OPENDJ-1172 Deadlock between replication threads during shutdown
Review of the approach: Matthew Swift
Problem is caused by code deep into method calls that calls ReplicationServer.shutdown().
Thread 1 holds a lock on MessageHandler.msgQueue, an exception happens during processing and it then it calls ReplicationServer.shutdown() which then goes and tries to grab JEReplicaDB.msgQueue.
Thread 2 holds a lock on JEReplicaDB.msgQueue and then tries to grab MessageHandler.msgQueue.

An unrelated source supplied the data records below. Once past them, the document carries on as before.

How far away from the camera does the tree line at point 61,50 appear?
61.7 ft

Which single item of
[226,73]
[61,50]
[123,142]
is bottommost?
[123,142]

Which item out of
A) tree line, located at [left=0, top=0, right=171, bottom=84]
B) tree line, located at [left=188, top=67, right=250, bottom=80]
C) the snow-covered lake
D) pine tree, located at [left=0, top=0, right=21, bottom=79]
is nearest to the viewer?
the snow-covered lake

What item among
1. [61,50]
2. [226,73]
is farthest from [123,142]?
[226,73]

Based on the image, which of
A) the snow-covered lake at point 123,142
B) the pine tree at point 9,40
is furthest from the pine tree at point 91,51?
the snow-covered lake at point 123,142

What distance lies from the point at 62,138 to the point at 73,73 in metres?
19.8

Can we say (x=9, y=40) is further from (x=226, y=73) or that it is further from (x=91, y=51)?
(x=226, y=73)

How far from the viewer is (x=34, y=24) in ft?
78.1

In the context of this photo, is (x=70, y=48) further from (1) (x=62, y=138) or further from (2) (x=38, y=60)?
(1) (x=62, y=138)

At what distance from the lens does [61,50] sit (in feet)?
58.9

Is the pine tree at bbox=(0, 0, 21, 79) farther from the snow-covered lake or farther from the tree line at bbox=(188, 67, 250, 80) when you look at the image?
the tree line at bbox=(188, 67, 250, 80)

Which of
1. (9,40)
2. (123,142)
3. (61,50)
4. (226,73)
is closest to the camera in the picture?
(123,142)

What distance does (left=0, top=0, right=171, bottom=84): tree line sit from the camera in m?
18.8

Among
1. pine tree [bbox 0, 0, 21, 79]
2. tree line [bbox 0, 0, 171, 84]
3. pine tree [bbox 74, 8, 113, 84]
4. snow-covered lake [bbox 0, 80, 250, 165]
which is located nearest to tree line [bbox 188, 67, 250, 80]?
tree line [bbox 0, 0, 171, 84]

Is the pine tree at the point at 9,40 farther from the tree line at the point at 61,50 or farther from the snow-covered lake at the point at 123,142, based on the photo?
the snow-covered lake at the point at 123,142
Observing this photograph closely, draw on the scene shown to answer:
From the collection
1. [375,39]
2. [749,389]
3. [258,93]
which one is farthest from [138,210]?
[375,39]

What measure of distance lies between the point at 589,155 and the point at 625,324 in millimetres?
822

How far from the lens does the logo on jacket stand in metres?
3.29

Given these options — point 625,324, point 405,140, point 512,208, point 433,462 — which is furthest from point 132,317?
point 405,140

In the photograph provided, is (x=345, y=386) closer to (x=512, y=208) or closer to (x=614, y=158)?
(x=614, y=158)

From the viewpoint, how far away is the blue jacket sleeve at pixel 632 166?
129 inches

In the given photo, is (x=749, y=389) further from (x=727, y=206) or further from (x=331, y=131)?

The proper fix is to let the exceptions bubble up to the Thread.run() method, releasing all locks in the process, and call ReplicationServer.shutdown() from there.
replication.properties
Added stack traces to error messages.
ReplicationServerDomain.java:
Consequence of the change to the error messages, removed the use of MessageBuilder.
JEUtils.java: ADDED
Factorized all the code closing JE Transactions.
DraftCNDB.java, JEChangeNumberIndexDB.java, ReplicationDB.java:
Let ChangelogExceptions propagate up.
Used JEUtils.abort().
Consequence of the change to the error messages, removed the use of MessageBuilder.
JEReplicaDB.java:
Handled ChangelogException bubbling up here.
Extracted stop(Exception) method.
ReplicationDbEnv.java
removed one shutdownOnException() method.
Inlined innerShutdownOnException().
Consequence of the change to the error messages, removed the use of MessageBuilder.